Smith's book meanders casually across a variety of topics. There are accounts of the Montana seasons, a local band called the Mudflaps, the work of brand inspectors, her Hungarian Jewish parents who live in Chicago, summers with her two young sisters on the Michigan shore of Lake Michigan, travels to Spain and Alaska, fishing and hiking, celebrity friends, family gatherings on holidays, Montana wildlife, the Nez Perce, and the environmental impact of mining and clear cutting.

I recommend this book to anyone with an interest in Montana, the outdoors, Western living, and a certain 1960s spirit that survives among the graying hippies who once fled into what was then the wilderness. I also recommend Gretel Ehrlich's "The Solace of Open Spaces," about a California filmmaker who visits Wyoming and decides to stay.
Profile Image for Lisa.
750 reviews169 followers
January 18, 2011
It's amazing how everyone's idea of homesteading is so different. The way I've been imagining it has been expanding. This gave me a new perspective on homesteading. Maybe I have a very New England mindframe. Some chapters were better than others. I thought the author was a little unfocused, and the language was too flowery for my taste.
6 reviews2 followers
January 26, 2009
A good read about life in the American West.
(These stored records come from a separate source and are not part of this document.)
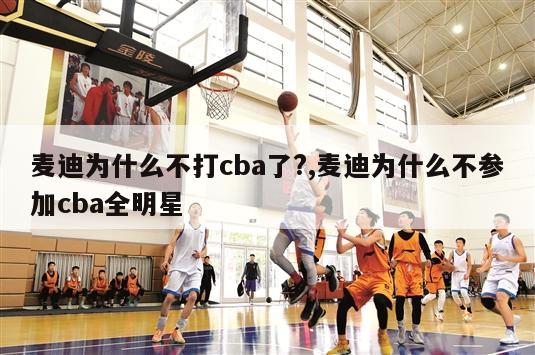 麦迪为什么不打cba了?,麦迪为什么不参加cba全明星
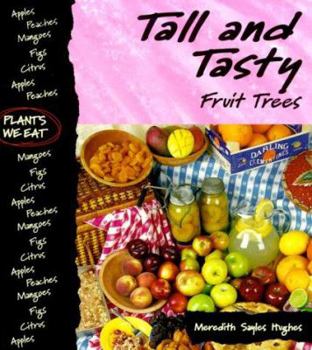 Hardcover Tall and Tasty: Fruit Trees Book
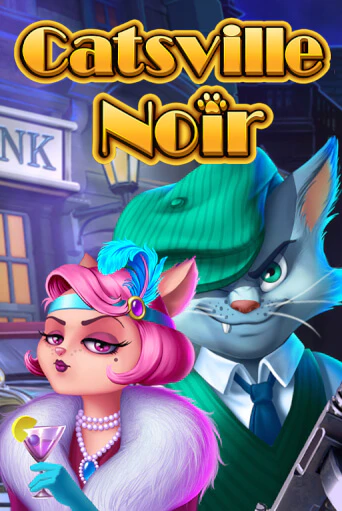 Catsville Noir демо онлайн | Вулкан Гранд бесплатная игра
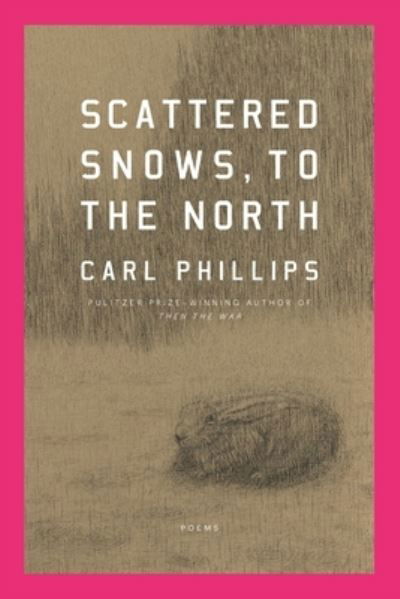 Cover for Carl Phillips · Scattered Snows, to the North (Book) (2024)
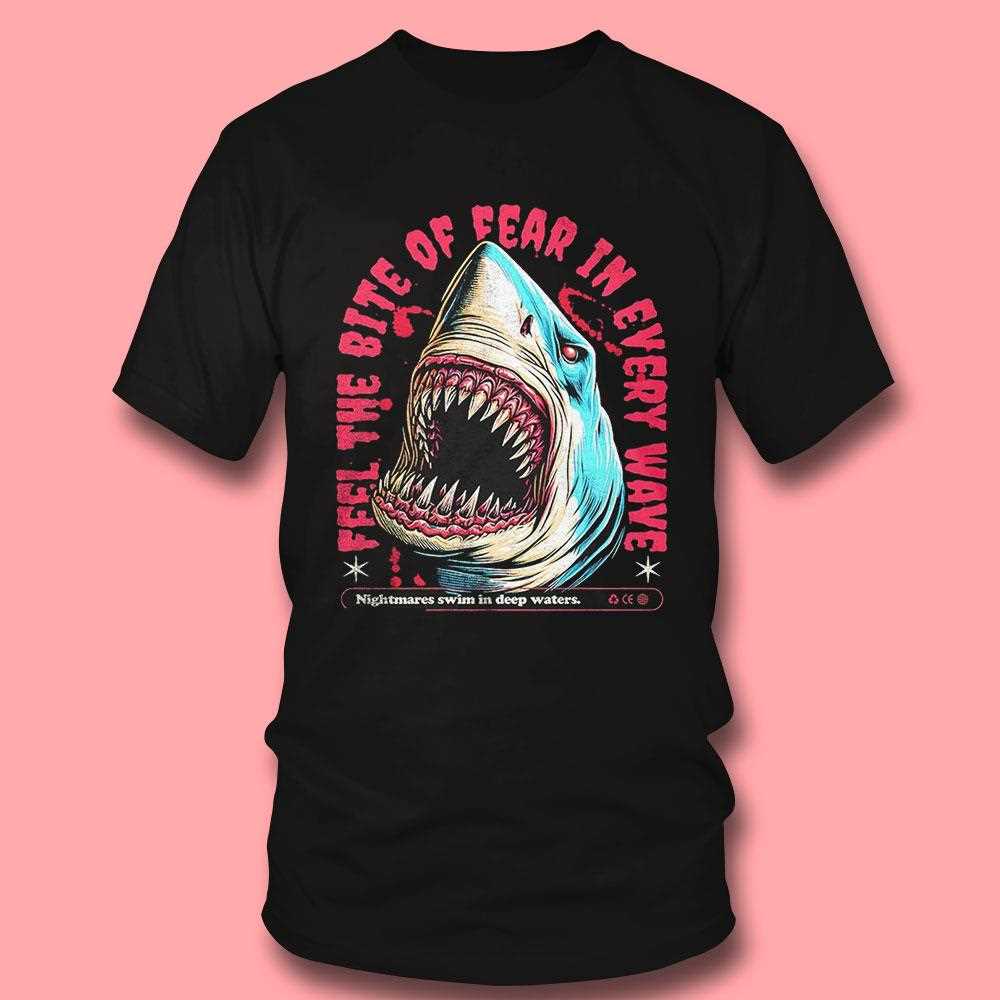 Shark Feel The Bite Of Fear In Every Wave Shirt Hoodie Shark Feel The Bite Of Fear In Every Wave Shirt Hoodie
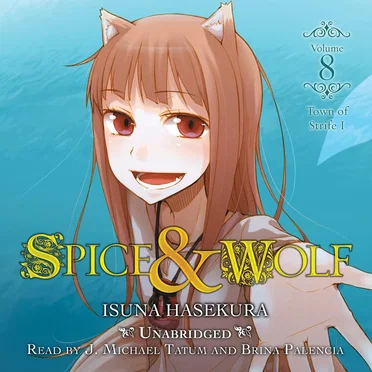 Spice & Wolf, Volume 8: Town of Strife I by Isuna Hasekura - album cover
Doig and Kittredge are the standard bearers for memoirs set in the mountain west. This book doesn't come close -- most likely because Smith is a transplant. The landscape is described, but not felt.

Profile Image for Amy.
35 reviews9 followers
February 17, 2009
Beautiful and peaceful, I savored this autobiography in the quiet gray of an Ohio winter. It captured my dreams of homesteading in Montana, but Annick and her family did it in modern times, in the 1970s not the 1870s. A wonderful quiet book to curl up with and dream of a simpler life.
Profile Image for Richard.
346 reviews6 followers
January 4, 2012
Essays about a grown up hippie emigre of Hungarian Jewish descent from Chicago and her new found life in Montana that may be interesting if the names Dick Hugo and William Kittredge are familiar otherwise not so much.
Profile Image for Linda.
186 reviews
June 1, 2015
Very interesting life, but not about homesteading. Affluent well educated woman from Chicago, well connected, falls in love with Montana in the 60's and makes a home there. Well written, good life, some tragedy, overall well done, but not roughing it, as implied by the title.
Profile Image for Cheri.
6 reviews
February 20, 2008
I felt like I was speaking with my Grandmother when I read this book. It had a lot of her attitude about making great experiences and adventures out of everyday living.
Profile Image for Chris.
201 reviews7 followers
August 11, 2014
Because I live in and love Montana, as does the author, this book gets 5 stars. Her lovely, poetic words do justice to the magic of living in a place full of beauty.